Monday, January 13, 2020

Rome Journal: Pompei e Santorini. L'Eternità in un Giorno



"Vesuvius" by Andy Warhol
“Pompei e Santorini L’Eternita in un Giorno” is the wonderful title of the show that recently completed a run at the Scuderie del Quirinale. It’s the meeting of the genre of science fiction and fantasy with art or in actuality, reality. For in 1648 BC and 79AC life in both the villages of Akrotiri on the Island of Santorini (dating from possibly 5500 BC) and Pompei (from the Etruscan era) were instantaneously extinguished. The two lost cities were discovered in1869 and 1748 respectively. The mode of destruction in which the pyroclastic eruption brought life to a halt was also an act of preservation that has brought these two civilizations back to life.

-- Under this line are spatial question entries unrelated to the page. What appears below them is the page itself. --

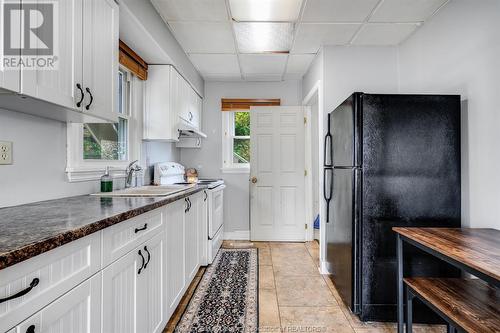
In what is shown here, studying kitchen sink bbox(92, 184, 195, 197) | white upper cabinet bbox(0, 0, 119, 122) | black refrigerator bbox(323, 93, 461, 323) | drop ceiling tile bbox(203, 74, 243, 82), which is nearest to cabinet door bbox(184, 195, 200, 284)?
kitchen sink bbox(92, 184, 195, 197)

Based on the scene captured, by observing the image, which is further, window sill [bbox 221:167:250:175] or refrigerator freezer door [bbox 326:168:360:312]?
window sill [bbox 221:167:250:175]

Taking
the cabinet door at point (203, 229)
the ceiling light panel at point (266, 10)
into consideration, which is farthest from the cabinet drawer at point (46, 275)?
the ceiling light panel at point (266, 10)

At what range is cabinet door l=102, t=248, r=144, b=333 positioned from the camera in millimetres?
1115

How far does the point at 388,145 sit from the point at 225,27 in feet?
6.00

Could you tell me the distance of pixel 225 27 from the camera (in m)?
2.64

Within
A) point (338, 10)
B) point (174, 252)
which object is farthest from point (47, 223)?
point (338, 10)

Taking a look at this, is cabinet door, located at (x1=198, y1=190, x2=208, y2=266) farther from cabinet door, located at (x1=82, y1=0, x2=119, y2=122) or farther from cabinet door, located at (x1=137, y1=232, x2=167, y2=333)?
cabinet door, located at (x1=82, y1=0, x2=119, y2=122)

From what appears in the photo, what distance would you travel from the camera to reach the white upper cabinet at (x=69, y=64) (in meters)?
1.06

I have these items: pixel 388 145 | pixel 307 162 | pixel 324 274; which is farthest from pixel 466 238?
pixel 307 162

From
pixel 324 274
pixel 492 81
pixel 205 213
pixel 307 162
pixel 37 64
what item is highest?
pixel 492 81

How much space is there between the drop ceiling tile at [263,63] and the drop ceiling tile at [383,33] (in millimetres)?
902

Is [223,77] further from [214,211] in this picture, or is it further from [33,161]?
[33,161]

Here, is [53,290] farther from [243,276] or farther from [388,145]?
[243,276]

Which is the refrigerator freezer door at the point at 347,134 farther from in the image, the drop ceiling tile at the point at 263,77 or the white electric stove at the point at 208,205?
the drop ceiling tile at the point at 263,77
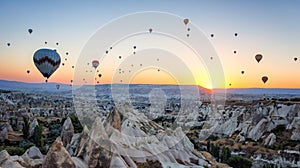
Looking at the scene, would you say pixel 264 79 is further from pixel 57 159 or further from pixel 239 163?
pixel 57 159

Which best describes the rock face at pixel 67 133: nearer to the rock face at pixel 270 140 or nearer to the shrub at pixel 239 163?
the shrub at pixel 239 163

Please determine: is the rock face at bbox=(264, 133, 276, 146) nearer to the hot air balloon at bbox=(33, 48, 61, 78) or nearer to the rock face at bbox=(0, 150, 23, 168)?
the hot air balloon at bbox=(33, 48, 61, 78)

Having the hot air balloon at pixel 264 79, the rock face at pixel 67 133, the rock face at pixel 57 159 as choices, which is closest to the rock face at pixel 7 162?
the rock face at pixel 57 159

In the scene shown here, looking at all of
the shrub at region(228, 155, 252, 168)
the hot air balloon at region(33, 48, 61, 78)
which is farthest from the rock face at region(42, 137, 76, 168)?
the shrub at region(228, 155, 252, 168)

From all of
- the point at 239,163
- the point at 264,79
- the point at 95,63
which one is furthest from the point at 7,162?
the point at 264,79

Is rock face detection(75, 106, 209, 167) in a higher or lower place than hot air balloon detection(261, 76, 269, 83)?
lower

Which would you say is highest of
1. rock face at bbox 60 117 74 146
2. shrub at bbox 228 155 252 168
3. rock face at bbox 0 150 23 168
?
rock face at bbox 0 150 23 168
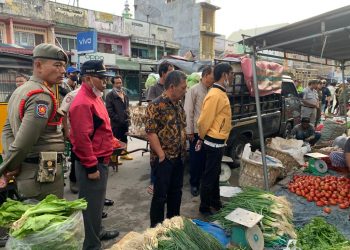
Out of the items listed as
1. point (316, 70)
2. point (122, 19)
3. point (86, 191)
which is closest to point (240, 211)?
point (86, 191)

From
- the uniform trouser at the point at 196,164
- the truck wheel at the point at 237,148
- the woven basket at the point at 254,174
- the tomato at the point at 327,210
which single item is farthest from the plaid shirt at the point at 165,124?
the truck wheel at the point at 237,148

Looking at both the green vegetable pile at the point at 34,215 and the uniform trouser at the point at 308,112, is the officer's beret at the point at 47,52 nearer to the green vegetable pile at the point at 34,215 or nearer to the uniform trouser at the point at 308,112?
the green vegetable pile at the point at 34,215

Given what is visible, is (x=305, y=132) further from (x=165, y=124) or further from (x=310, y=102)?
(x=165, y=124)

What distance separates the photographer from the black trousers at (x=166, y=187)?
3.22 m

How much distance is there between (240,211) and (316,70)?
132 feet

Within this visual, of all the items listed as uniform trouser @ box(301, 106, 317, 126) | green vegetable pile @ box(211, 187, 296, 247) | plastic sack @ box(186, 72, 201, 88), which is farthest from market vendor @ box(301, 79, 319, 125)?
green vegetable pile @ box(211, 187, 296, 247)

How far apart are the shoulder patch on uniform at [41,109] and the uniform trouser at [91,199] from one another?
2.18 feet

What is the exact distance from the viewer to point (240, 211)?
10.5 ft

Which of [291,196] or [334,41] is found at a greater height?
[334,41]

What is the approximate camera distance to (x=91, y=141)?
274 cm

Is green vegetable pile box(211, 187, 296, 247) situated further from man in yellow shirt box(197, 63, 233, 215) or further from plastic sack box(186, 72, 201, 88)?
plastic sack box(186, 72, 201, 88)

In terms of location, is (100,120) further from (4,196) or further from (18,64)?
(18,64)

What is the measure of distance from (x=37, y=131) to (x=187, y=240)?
1.49 m

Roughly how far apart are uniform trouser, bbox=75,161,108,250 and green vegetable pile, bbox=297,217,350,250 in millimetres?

The German art historian August Mau for instance identified four styles of frescoes in Pompei: the painted stucco Greek, trompe l’oeil, no illusion, and compositional disintegration. “Many disasters have happened in the world,” said Goethe about Pompei, “but few have given so much joy to posterity.” As the curators point out Pompei was approximately half way between the present and the bronze age. Collapse was the title of Jared Diamond's book about natural disasters and human history, but the Quirinale exhibit rendered the other side. “Elle est retrouve, quoi?” eternity has been found again is the quote from Rimbaud on which the show ends.